● Tâche à faire A:
Résumez l'extrait fourni en deux phrases.
● Tâche à faire B:
Répondez aux questions suivantes à partir de l'extrait fourni :
(i) Chez quel éditeur l'ouvrage est-il paru ?
(ii) En combien de temps l'essai a-t-il été réalisé ?
(iii) À quelle fleur le titre associe-t-il le caractère « spontané » ?

● Extrait fourni:
________________
Flux temporel

samedi 8 mars 2014

Le chrysanthème et le sabre

(Oui, bon, ça n'a rien avoir avec mes démarches pour le Japon, toutefois rien ne m'empêche d'effectuer un petit résumé critique pour ceux que cela intéresserait...) 


Le chrysanthème et le sabre, Benedict Ruth
édité chez Picquiers Poche (1946)

Cet essai est réalisé en un an par une anthropologue sur la demande de l'administration américaine afin de comprendre les mécanismes de pensées d'un peuple aussi déstabilisant que les japonais tandis que les deux pays (Japon et USA) sont en guerre. Bien qu'elle n'y ait jamais mis les pieds, Benedict Ruth s'efforce de déchiffrer et retranscrire - sans trahir - la dualité extrême de la pensée japonaise (à travers des témoignages d'immigrants, de prisonniers ou encore au travers de livres de voyage etc.) le tout parfaitement illustré par un titre désignant leur caractère à la fois "aussi poli et aiguisé qu'un sabre japonais" que "spontané" à l'image de la nippone chrysanthème. Le style qu'emploie Benedict Ruth dans son œuvre est parfaitement accessible aux passionnés novices du Japon car il est neutre et linéaire (pour peu qu'ils se munissent d'un dictionnaire). Le phrasé peut paraître lourd car plutôt long et en effet, certains mots ou expressions peuvent être très spécifiques (d'où la nécessité d'acquérir un certain vocabulaire). Toutefois, elle prend patience pour expliquer ses théories en l’étayant de nombreux exemples clairs.
________________
● Extrait des données:
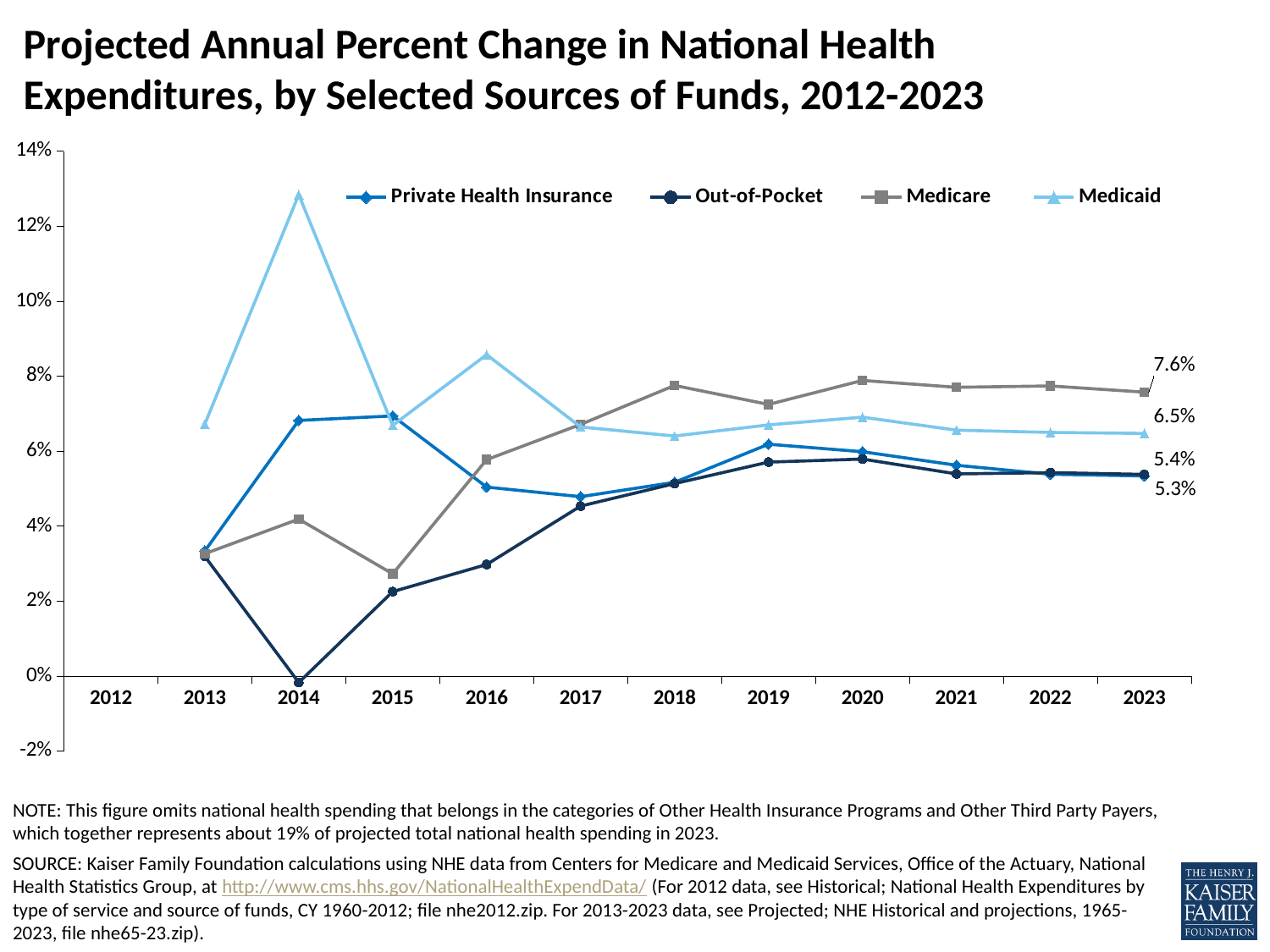
What is the projected annual percent change for Medicare in 2023? 7.6% What is the difference between the Medicare and Medicaid values in 2023? 1.1% Is the value for Medicaid in 2014 greater or less than 12%? greater In which year does the Medicaid series reach its highest value? 2014 How many series does the legend list? 4 In 2016, which is larger: the Medicaid value or the Medicare value? Medicaid Which series has the highest value in 2023? Medicare What kind of chart is shown on the slide? line chart Is the value for Medicare in 2015 greater or less than 4%? less Which series has the lowest value in 2014? Out-of-Pocket How many years are labeled on the x axis? 12 What is the projected annual percent change for Medicaid in 2023? 6.5%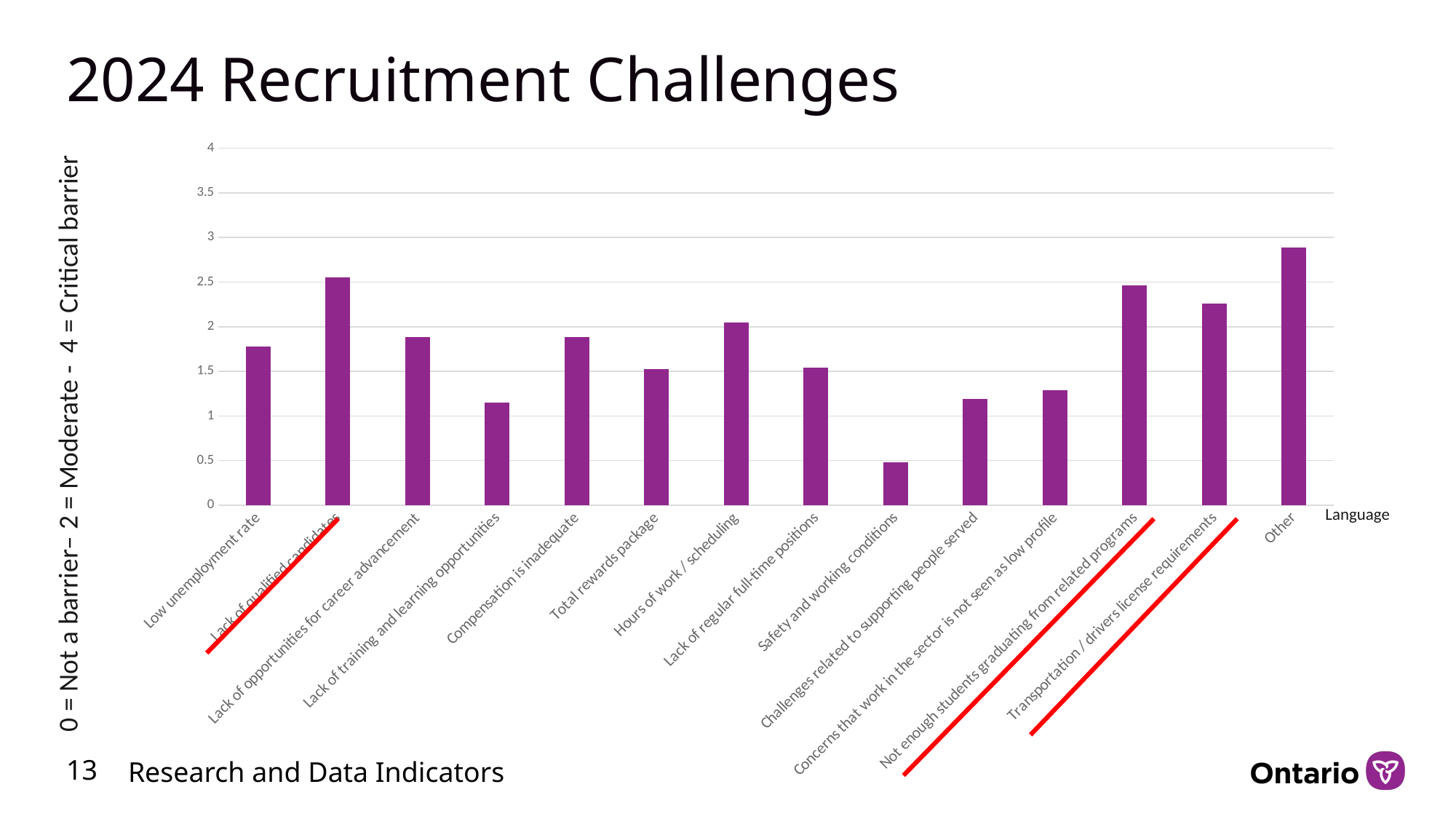
Is the value for Safety and working conditions greater or less than 1? less Which is larger: Hours of work / scheduling or Total rewards package? Hours of work / scheduling What kind of chart is shown on the slide? Bar chart Is the value for Transportation / drivers license requirements greater or less than 2? greater Which recruitment challenge has the highest bar? Other Which is larger: Lack of qualified candidates or Transportation / drivers license requirements? Lack of qualified candidates Is the value for Other greater or less than 2.5? greater What colour are the bars in the chart? Purple Which recruitment challenge has the lowest bar? Safety and working conditions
________________
● Votre réponse A:
L'essai a été rédigé en un an par une anthropologue, à la demande de l'administration américaine, pour comprendre les mécanismes de pensée des Japonais pendant la guerre entre le Japon et les États-Unis ; sans jamais s'être rendue au Japon, elle s'appuie sur des témoignages et des livres de voyage pour en retranscrire la dualité, que le titre illustre. Son style neutre et linéaire reste accessible aux passionnés novices, malgré un phrasé parfois lourd et un vocabulaire spécifique, et ses théories s'appuient sur de nombreux exemples clairs.

● Votre réponse B:
(i) Chez Picquiers Poche.
(ii) En un an.
(iii) Au chrysanthème.